「使徒たちが、『わたしどもの信仰を増してください』と言ったとき、主は言われた。『もしあなたがたにからし種一粒ほどの信仰があれば、この桑の木に、「抜け出して海に根を下ろせ」と言っても、言うことを聞くであろう。』」ルカ17,5-6
自分たちの信仰が小さすぎると思った使徒たちは、イエスにそれを増してくださるように頼みました。その依頼に応えてイエスが言われたのは、彼らの信仰の本当の問題というのは、その大きさではなく、その質、つまりそのあり方であるということでした。
その12人の使徒は、自分たちの家とか仕事とか、つまり今までの生き方を捨てて、イエスの呼びかけに応えて従ったほどに強い信仰を持っていました。けれども、彼らが信じたのは、メシアとしてイエスがいつか必ず王になるということと、イエスに従えば、その権力や富や名誉に自分たちもまたあずかることができるということでした。彼らにとって、イエスを信じてイエスに従うというのは、自分たちの野心や欲望を満たすための手段であったわけです。
正しい信仰のあり方を説明するために、イエスは謙遜な僕について、たとえを語りました。真の信仰を持っている弟子は、このたとえの僕が主人に仕えたように、キリストに仕えます。それは、キリストが私たちの奉仕を必要としているからとか、私たちを奴隷にしたいからとかではありません。キリストに仕えることによって、人は自分の能力や時間だけではなく、自分自身をキリストに奉献するのです。

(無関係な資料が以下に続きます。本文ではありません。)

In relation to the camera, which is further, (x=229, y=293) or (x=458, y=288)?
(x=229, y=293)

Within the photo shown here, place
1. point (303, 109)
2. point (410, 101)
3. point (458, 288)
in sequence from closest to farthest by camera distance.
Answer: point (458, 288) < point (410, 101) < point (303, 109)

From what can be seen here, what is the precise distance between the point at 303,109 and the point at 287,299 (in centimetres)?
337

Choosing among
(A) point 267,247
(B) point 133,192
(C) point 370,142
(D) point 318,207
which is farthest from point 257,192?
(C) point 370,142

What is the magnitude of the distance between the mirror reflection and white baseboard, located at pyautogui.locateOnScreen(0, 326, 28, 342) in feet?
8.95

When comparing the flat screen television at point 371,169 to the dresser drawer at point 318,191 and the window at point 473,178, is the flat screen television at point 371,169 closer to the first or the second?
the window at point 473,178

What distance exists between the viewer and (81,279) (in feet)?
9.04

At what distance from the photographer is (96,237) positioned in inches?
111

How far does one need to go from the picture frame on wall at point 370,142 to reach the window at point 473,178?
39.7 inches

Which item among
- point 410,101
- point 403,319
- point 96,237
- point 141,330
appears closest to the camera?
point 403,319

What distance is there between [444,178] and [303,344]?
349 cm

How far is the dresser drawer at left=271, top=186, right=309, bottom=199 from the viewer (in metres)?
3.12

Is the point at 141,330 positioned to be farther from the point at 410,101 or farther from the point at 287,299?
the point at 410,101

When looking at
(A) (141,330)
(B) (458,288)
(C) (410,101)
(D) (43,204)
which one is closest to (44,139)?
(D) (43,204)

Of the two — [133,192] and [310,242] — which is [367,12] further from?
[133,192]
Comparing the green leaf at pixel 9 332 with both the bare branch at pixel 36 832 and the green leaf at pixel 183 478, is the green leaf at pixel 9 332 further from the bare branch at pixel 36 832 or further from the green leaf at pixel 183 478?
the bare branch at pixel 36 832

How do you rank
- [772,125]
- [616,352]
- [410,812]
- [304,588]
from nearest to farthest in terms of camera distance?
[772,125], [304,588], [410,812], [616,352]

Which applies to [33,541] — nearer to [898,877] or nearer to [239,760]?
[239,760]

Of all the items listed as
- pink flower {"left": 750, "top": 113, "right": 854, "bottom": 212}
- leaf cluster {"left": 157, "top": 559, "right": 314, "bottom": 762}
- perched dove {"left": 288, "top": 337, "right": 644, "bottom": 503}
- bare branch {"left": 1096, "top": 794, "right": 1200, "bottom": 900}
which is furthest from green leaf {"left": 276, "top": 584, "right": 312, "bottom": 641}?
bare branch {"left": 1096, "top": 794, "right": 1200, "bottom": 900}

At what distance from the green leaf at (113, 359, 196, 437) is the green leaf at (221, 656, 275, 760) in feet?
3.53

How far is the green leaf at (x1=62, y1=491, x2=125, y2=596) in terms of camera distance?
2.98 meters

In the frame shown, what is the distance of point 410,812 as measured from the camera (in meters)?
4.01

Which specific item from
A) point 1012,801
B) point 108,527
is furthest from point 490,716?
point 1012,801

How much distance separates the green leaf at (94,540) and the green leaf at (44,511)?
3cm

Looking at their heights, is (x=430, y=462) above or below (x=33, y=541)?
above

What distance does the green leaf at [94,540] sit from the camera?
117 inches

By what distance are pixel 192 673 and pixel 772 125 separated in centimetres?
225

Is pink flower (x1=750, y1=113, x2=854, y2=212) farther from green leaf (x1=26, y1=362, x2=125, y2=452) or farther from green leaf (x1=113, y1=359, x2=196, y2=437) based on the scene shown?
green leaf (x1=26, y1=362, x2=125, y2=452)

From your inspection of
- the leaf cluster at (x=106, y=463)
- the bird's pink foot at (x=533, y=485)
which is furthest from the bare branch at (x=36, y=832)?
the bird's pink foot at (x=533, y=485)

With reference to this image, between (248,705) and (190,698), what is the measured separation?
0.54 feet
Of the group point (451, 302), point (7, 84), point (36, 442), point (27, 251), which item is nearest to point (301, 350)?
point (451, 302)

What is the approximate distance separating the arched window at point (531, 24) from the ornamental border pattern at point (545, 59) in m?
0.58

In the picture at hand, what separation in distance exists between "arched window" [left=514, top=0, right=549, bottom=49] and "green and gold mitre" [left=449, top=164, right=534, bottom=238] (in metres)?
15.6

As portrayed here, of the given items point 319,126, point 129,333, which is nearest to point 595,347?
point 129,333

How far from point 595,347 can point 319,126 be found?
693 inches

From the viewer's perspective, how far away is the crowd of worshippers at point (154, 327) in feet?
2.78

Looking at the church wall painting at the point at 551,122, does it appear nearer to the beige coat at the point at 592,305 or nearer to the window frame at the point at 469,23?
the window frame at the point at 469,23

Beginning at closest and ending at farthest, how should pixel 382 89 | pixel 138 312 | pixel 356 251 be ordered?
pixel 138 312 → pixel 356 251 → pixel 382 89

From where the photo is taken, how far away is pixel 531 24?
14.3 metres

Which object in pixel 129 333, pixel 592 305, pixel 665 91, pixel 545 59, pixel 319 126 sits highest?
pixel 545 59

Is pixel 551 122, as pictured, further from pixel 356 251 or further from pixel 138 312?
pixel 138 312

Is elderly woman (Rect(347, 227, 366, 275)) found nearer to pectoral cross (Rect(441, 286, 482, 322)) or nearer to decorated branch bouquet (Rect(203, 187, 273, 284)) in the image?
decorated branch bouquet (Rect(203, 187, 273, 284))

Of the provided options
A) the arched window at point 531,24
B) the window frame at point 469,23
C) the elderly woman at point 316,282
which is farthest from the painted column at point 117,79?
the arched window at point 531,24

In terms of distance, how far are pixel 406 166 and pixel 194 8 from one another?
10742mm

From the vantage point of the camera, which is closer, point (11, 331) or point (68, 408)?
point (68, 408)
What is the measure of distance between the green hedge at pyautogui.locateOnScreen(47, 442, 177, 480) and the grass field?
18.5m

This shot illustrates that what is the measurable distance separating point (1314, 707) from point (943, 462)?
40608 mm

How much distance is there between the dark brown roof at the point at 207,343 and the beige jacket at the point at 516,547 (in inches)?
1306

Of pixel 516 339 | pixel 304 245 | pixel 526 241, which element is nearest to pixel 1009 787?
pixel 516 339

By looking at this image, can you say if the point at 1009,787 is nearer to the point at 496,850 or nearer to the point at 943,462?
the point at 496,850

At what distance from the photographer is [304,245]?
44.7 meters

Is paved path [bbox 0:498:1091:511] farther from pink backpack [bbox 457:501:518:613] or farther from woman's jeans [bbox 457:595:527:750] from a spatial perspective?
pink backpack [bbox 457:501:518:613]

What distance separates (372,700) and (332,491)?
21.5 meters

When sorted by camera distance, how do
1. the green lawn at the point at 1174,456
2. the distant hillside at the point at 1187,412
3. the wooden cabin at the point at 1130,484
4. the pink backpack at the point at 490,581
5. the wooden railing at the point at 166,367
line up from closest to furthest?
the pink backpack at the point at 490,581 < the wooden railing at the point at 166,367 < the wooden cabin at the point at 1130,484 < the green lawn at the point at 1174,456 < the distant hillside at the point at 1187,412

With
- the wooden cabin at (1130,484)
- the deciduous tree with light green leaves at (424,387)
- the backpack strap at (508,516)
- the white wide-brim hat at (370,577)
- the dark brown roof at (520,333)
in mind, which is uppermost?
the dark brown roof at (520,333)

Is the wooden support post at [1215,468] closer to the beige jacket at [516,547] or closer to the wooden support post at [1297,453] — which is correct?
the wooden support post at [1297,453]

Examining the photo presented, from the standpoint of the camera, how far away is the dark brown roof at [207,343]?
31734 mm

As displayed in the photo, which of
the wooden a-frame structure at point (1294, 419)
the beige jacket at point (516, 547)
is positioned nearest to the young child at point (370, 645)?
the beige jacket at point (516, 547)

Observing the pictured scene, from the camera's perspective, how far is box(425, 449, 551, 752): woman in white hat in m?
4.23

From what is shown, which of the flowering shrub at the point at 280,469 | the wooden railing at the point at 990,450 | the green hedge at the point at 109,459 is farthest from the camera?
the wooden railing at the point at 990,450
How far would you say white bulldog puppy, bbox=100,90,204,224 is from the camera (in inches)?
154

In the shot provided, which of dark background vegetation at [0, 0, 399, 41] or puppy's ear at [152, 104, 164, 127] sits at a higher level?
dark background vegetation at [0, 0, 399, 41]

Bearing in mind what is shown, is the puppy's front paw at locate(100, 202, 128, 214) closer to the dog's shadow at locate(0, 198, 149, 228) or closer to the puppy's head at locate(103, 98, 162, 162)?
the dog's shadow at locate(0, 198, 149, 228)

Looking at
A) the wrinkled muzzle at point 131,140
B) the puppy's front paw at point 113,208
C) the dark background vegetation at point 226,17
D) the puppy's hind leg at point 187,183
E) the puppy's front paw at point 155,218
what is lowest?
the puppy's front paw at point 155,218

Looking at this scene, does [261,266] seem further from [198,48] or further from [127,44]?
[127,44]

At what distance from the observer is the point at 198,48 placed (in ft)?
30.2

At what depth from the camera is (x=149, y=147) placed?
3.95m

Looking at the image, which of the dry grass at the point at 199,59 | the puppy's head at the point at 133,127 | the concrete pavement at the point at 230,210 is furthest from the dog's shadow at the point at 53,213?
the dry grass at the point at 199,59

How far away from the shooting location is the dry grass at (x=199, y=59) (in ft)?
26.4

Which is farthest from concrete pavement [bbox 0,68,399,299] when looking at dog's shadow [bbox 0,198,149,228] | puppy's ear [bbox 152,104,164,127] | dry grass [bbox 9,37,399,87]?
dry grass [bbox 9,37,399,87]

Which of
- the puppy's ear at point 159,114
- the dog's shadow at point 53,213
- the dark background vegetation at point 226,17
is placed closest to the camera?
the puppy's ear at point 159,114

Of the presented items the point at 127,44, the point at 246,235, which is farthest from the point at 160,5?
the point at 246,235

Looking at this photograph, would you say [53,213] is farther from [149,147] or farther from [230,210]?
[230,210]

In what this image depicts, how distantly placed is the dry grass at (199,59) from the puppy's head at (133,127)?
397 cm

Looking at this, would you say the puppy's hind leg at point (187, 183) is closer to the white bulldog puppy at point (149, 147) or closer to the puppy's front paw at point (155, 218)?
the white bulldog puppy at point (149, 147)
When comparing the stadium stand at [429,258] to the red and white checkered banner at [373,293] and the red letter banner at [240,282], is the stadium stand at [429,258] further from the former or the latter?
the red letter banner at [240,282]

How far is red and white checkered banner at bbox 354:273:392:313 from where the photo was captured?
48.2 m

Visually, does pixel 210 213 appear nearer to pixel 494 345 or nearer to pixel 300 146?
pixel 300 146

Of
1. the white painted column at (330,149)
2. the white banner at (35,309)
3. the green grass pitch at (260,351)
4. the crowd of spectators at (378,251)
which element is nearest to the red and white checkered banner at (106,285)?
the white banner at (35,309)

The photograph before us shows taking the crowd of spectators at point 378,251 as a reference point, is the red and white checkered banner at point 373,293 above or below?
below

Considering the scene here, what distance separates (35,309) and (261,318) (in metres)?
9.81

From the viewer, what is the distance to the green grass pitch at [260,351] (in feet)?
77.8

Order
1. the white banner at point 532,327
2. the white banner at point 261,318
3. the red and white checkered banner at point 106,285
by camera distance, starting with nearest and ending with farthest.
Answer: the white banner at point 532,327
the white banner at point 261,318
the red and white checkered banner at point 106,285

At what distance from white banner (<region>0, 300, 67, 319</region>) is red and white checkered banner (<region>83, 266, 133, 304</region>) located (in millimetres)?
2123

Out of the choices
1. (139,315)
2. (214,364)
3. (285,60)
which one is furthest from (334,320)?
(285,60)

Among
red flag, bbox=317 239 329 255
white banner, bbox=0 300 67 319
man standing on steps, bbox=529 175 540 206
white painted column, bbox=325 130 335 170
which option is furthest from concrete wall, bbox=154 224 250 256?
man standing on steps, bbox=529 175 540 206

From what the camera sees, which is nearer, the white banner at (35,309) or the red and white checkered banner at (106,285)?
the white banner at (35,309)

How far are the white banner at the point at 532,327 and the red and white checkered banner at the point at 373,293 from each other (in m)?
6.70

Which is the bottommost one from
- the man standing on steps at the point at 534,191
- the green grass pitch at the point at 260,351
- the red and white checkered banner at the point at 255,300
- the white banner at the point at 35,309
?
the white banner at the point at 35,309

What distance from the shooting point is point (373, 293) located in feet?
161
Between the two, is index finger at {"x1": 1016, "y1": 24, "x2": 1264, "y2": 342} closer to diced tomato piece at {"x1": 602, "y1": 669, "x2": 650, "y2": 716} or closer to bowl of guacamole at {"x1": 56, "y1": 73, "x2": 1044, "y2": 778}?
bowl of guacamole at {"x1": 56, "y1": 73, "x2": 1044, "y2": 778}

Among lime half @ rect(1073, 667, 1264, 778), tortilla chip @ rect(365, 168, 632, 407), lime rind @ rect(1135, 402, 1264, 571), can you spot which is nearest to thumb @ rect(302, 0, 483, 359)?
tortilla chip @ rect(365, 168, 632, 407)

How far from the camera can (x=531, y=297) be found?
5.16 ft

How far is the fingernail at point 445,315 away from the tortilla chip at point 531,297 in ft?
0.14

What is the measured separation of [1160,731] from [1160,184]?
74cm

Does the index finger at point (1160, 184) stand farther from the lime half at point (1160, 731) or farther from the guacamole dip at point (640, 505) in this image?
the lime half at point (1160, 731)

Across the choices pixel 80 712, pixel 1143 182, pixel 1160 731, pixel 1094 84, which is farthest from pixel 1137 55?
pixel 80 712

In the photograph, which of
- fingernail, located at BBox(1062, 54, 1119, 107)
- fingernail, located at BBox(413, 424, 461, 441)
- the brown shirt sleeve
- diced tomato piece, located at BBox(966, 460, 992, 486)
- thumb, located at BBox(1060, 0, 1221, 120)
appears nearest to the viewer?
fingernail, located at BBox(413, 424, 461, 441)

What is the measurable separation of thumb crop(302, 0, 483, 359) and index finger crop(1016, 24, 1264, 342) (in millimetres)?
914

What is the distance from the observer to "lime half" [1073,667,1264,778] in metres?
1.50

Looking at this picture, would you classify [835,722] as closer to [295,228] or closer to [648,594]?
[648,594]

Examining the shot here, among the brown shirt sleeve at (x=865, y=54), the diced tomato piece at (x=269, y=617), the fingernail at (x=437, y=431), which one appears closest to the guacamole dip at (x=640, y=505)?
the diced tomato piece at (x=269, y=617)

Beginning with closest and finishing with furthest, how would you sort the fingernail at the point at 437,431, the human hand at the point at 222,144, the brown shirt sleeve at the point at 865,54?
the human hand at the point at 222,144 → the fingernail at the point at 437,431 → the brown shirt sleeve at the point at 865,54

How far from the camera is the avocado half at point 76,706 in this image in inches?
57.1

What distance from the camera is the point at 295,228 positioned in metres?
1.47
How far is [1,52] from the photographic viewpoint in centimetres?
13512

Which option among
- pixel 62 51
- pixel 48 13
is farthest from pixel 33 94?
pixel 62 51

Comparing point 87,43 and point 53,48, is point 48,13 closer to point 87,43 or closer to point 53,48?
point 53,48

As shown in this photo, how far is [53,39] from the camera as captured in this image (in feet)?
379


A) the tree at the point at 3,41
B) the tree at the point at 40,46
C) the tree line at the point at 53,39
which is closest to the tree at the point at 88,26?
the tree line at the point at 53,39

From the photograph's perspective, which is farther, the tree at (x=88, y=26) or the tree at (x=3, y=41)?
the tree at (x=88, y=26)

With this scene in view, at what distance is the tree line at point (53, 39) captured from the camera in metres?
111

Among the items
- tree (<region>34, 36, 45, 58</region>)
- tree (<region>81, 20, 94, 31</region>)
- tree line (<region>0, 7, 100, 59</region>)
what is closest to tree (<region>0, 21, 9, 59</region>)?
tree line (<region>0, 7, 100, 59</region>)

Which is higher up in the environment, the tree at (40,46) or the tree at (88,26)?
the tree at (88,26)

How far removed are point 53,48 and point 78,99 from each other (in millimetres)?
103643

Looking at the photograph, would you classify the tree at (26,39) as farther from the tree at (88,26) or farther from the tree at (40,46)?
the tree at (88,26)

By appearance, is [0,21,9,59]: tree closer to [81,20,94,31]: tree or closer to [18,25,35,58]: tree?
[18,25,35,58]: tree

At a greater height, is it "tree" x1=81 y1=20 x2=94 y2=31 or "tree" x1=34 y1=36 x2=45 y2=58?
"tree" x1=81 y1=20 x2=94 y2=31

実は、キリストにとって私たちは僕ではなく、友なのです(ヨハ15,15)。そして、イエスは私たちの奉仕を受けるだけではなく、自ら私たちに仕えてもくださるのです(ルカ12,37)。それは、ご自分の命を与えてくださったほど献身的な奉仕だったのです。
そのような相互の奉仕の目的というのは、より楽な生活を互いに送るような利益ではなく、永遠につづく相互の一致なのです。私たちはキリストの奉献を受け入れ、自分自身をキリストに完全にささげたら、イエスと一つになるのです。そしてイエスと一致することによって、父である神の命にあずかり、神の愛に生きるようになるのです。それこそが、真の信仰の最終的な目的であるのです。